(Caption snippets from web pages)
#####

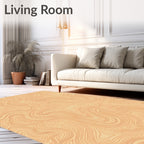 Abstract Topographic Contour Lines Rug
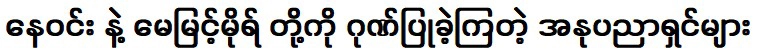 ศิลปินที่ให้เกียรติเนวินและเมย์มิ้นหมอ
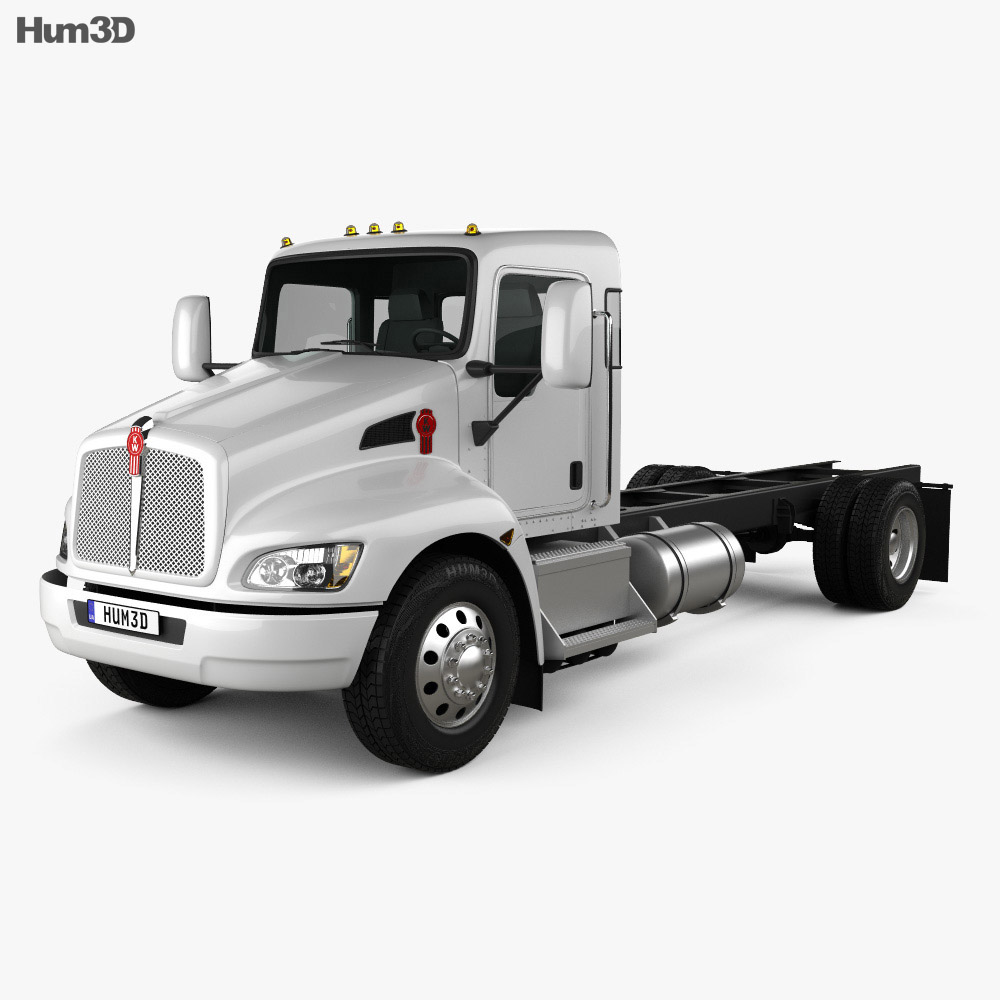 Kenworth T370 底盘驾驶室卡车 2018 3D模型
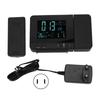 Projection Alarm Clock 8 Backlight Color Temperature Weather Display Snooze Function USB Alarm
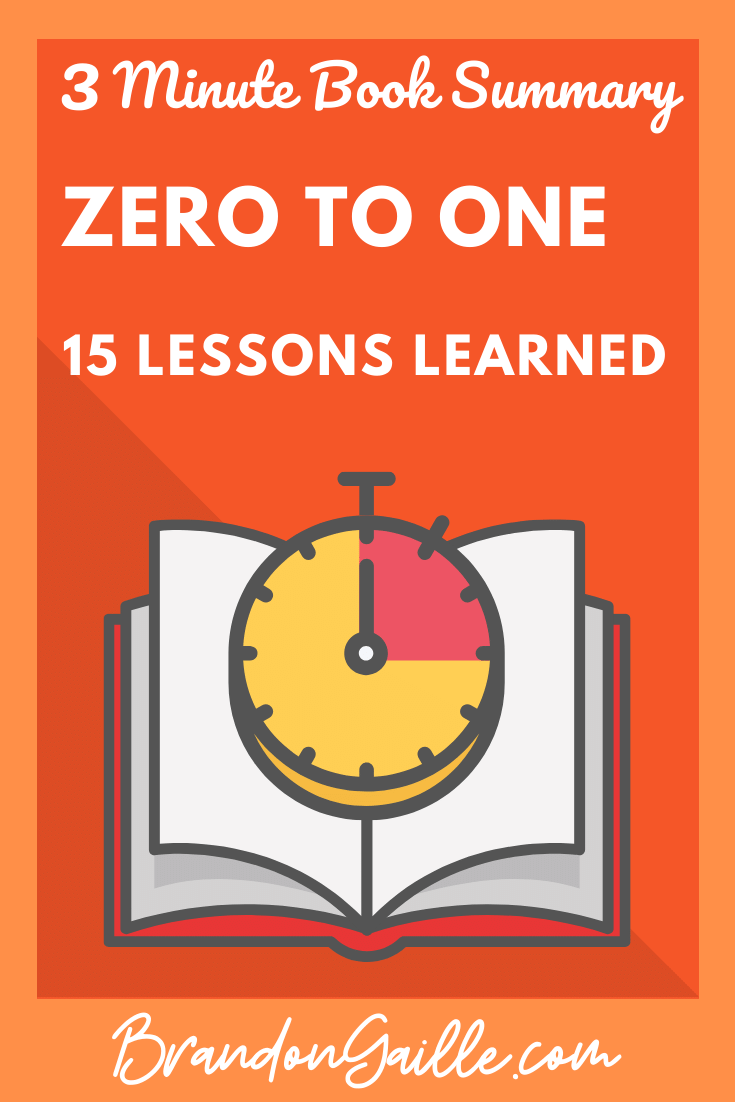 Things I Learn #12: Lessons from Zero to One by Peter Thiel: Pioneering  Innovation and Creating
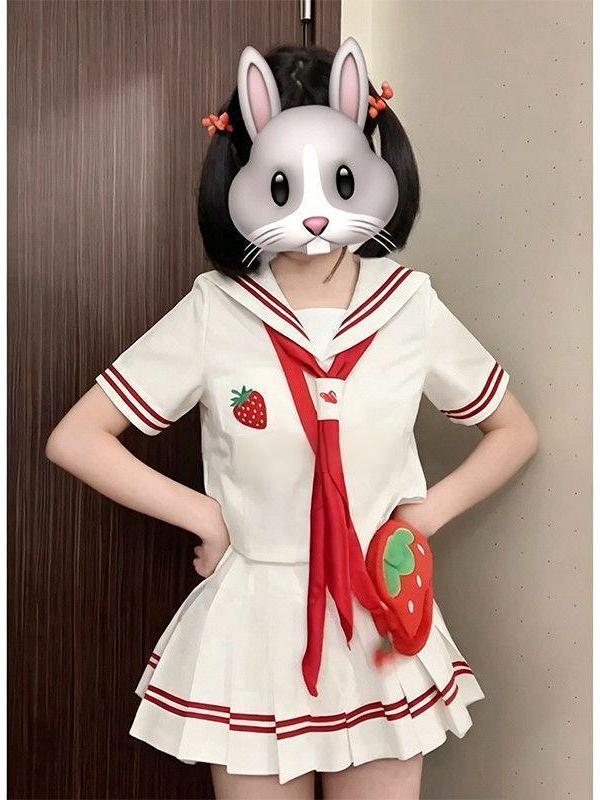 Embroidery Red - Zestaw: Anime JK Uniform 2026, haftowane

#####

Copy every line of the records word for word, without the pictures.

Output for this task:
 Abstract Topographic Contour Lines Rug
 ศิลปินที่ให้เกียรติเนวินและเมย์มิ้นหมอ
 Kenworth T370 底盘驾驶室卡车 2018 3D模型
 Projection Alarm Clock 8 Backlight Color Temperature Weather Display Snooze Function USB Alarm
 Things I Learn #12: Lessons from Zero to One by Peter Thiel: Pioneering  Innovation and Creating
 Embroidery Red - Zestaw: Anime JK Uniform 2026, haftowane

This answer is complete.